The idea is to halt the revolving door at the ER, through which homeless people sometimes return again and again, in an unhealthy and costly cycle.

Doughty’s first bed came open three months ago at the House of Charity. One sick man could stay in the bed all day, if need be, without having to leave for several hours during the day, like the rest of the population at the men’s shelter. A nurse would provide some care – dressing wounds, checking progress – and Doughty would help the men learn some of the skills for managing their own health care.

“We immediately filled it,” said Doughty. “I was getting calls every day from the social worker at the hospital, asking to put people in that bed.”

Now the hospital – Providence Sacred Heart Medical Center – is ready to expand the program, along with Catholic Charities, adding two beds each at the House of Charity and the women’s shelter, Hope House. The beds will be open for rest on Monday.

Doughty has joined forces with a loose affiliation of local organizations trying to combat health problems among the homeless, she will be presenting information about her transitional-care project at a national convention in Washington, D.C., and there is talk of expanding the respite program even further.

Oh, and her master’s project has become a doctoral project.

“Becky worked for a year to get this thing to happen,” said Lee Taylor, director of Project Access Spokane, a Spokane County Medical Society program to provide access to health care services to low-income residents.

Now, it’s happening faster than she could have expected.

Providing ER care for homeless people is a problem in lots of ways. Not least among those is the high rate of return among patients who don’t get better because they’re on the street. Sometimes, faced with discharging a patient to the streets, hospitals admit them for long, expensive stays instead.

The revolving door is bad for patients, of course, and it’s very costly for hospitals. Doughty said Providence saved $30,000 to $40,000 in the treatment of the first two homeless men to use the respite bed program.

Still, Taylor said, “This isn’t necessarily about saving money. It’s about making people healthier, and getting them a place to heal. If it also saves money, that’s a secondary benefit.”

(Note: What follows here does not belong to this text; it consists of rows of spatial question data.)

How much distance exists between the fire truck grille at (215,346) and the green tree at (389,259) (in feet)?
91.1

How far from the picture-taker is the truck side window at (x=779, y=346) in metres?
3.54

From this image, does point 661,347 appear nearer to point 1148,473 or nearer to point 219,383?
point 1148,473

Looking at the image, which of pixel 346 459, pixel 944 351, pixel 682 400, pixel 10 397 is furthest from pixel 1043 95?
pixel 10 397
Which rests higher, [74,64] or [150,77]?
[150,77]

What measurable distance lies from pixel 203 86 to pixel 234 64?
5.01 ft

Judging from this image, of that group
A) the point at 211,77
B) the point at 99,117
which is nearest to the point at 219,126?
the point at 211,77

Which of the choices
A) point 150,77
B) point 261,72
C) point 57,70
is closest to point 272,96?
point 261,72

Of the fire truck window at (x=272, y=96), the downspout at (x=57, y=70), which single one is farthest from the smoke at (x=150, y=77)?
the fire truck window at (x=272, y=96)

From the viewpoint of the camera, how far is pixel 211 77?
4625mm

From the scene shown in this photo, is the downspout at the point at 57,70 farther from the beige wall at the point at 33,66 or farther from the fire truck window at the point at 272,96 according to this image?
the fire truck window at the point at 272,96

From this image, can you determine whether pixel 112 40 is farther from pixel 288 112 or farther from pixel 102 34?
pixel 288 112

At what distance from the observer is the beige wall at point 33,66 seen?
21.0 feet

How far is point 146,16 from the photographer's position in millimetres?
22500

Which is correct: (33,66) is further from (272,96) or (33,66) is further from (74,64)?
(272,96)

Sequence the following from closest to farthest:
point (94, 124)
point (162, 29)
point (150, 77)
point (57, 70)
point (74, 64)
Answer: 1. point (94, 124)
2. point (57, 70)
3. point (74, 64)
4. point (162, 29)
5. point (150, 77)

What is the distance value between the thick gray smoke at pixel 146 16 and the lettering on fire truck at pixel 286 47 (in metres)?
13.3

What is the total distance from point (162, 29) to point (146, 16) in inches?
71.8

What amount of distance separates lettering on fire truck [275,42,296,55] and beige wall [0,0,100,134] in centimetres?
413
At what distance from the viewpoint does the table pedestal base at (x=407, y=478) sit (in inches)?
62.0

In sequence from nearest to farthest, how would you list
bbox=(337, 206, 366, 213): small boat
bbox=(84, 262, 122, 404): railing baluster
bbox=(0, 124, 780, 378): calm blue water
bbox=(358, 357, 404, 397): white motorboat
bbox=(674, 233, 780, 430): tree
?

The first bed “opened” Nov. 1, and Providence had a patient ready: a man with cellulitis, a deep, persistent skin infection that is common among the homeless. The man had a cut on the top of his foot from dropping a heavy tool chest on it, and it became badly infected; returning to cold, wet conditions of a Spokane November was not what the doctor ordered.

Doughty met with the man, helped him arrange to get a prescription, and made sure he was right for the House of Charity.

Then, “They put him in a cab and sent him down there. I picked up his medication,” Doughty said.

The man was allowed to rest and recuperate in the bed at the shelter. He received some nursing care through the hospital, and Doughty helped connect him with a wide range of help and services, including access to a primary-care doctor. Then, when the foot infection began coming back, he was able to see the doctor, get an antibiotic prescription, and return to the respite bed to recover, Doughty said.

He was up and walking by the end of November.

Had he been on the streets, “As sick as he was starting to get with that foot, he would have been back in the ER,” Doughty said.

One piece of Doughty’s project aims to do a better job of managing the information around each homeless patient’s case. Repeated ER visits is not the way to build a medical history, and the homeless patients themselves often don’t have a good understanding of their cases or their history of treatment.

One tool in Doughty’s arsenal is a waterproof card that homeless patients can hang onto, with their medical histories. Doughty worked as a geologist before going into nursing; she modified the waterproof field notes she used in that profession to provide a way for homeless people to keep track of their medical histories, in a way that would withstand the elements.

Doughty already has more candidates than beds opening Monday. Her program has expanded rapidly, but not so rapidly as the need, she said.

“It definitely exceeds my one bed,” she said.